Provided text |
The investigation file poses the question directly, in its own voice: "Killed: 12:23 (12:27) MT noon. Another report says he was shot 12:23 MT. Which is correct?" It is a note the compiler wrote to himself after encountering two numbers and being unable to reconcile them from the material in front of him.

He then answers it — and the way he answers it is the most useful thing on this page. He resolves the conflict by movement, not by authority: "Jumping off roof: He was already jumping off roof before 12:27. He was jumping off roof 12:23." In other words, the rooftop figure's departure is fixed on video, and if the figure had already left the roof before 12:27, the shot cannot have occurred at 12:27. The later time is excluded by the physical sequence, regardless of which report said what.

Everywhere else in the file the matter is settled and consistent. The shot is recorded as 12:23:30 p.m. MDT, with the conversion given as 12:23 p.m. MDT → 18:23:00 UTC, and that figure anchors the file's own second-by-second reconstruction, which begins "START 12:23:30 PM Utah Time 00:00 Charlie Shot." The 12:23:30 time is not in dispute in any other section.

Supplied entries |
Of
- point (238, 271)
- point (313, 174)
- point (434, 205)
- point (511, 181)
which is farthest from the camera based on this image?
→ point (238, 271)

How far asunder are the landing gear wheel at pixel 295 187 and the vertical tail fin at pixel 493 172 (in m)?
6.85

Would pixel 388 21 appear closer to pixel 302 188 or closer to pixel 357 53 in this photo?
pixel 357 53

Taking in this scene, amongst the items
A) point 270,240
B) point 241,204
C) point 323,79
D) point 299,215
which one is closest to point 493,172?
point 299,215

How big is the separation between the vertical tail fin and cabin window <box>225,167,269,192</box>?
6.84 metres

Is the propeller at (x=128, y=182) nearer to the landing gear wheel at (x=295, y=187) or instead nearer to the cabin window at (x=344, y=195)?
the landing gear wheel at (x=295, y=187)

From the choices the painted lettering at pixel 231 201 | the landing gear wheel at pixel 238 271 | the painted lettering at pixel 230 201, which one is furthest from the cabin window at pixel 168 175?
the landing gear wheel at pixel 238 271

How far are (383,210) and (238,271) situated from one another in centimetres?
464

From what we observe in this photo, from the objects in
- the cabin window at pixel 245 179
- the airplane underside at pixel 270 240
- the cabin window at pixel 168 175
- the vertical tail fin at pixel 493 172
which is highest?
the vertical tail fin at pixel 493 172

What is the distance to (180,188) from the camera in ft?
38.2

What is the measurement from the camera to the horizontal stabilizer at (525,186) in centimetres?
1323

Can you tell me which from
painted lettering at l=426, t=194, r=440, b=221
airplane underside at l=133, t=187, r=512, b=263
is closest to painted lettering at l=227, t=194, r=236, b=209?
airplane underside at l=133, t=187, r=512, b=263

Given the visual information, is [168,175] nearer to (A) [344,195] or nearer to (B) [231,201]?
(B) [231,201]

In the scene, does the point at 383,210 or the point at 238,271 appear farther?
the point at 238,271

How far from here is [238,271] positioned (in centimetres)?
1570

==

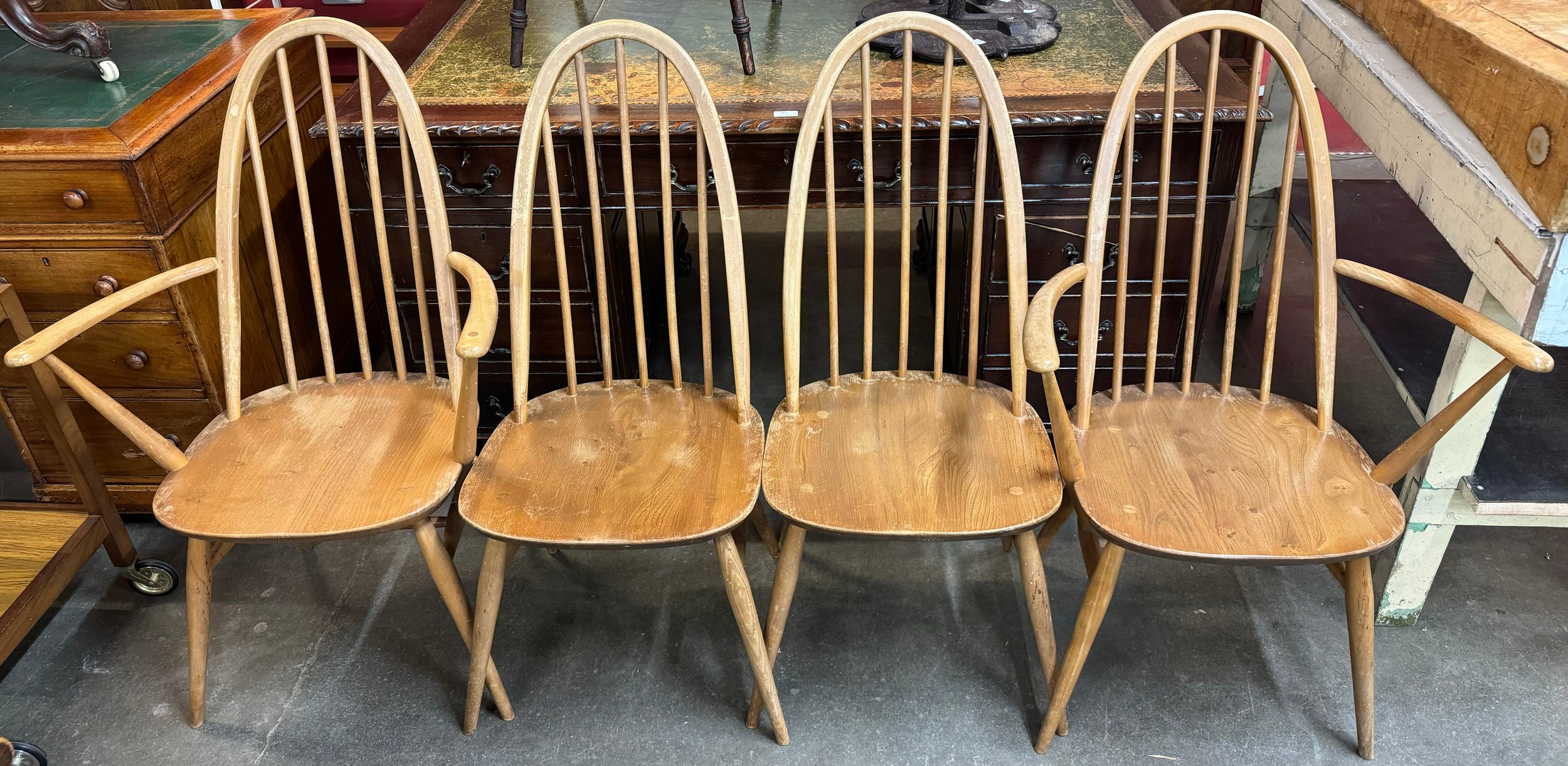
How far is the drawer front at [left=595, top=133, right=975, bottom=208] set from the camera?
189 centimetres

Problem | List every passage that the text above quotes directly from the investigation file, in the order each appears.

Answer space |
1. "Killed: 12:23 (12:27) MT noon. Another report says he was shot 12:23 MT. Which is correct?"
2. "Jumping off roof: He was already jumping off roof before 12:27. He was jumping off roof 12:23."
3. "START 12:23:30 PM Utah Time 00:00 Charlie Shot."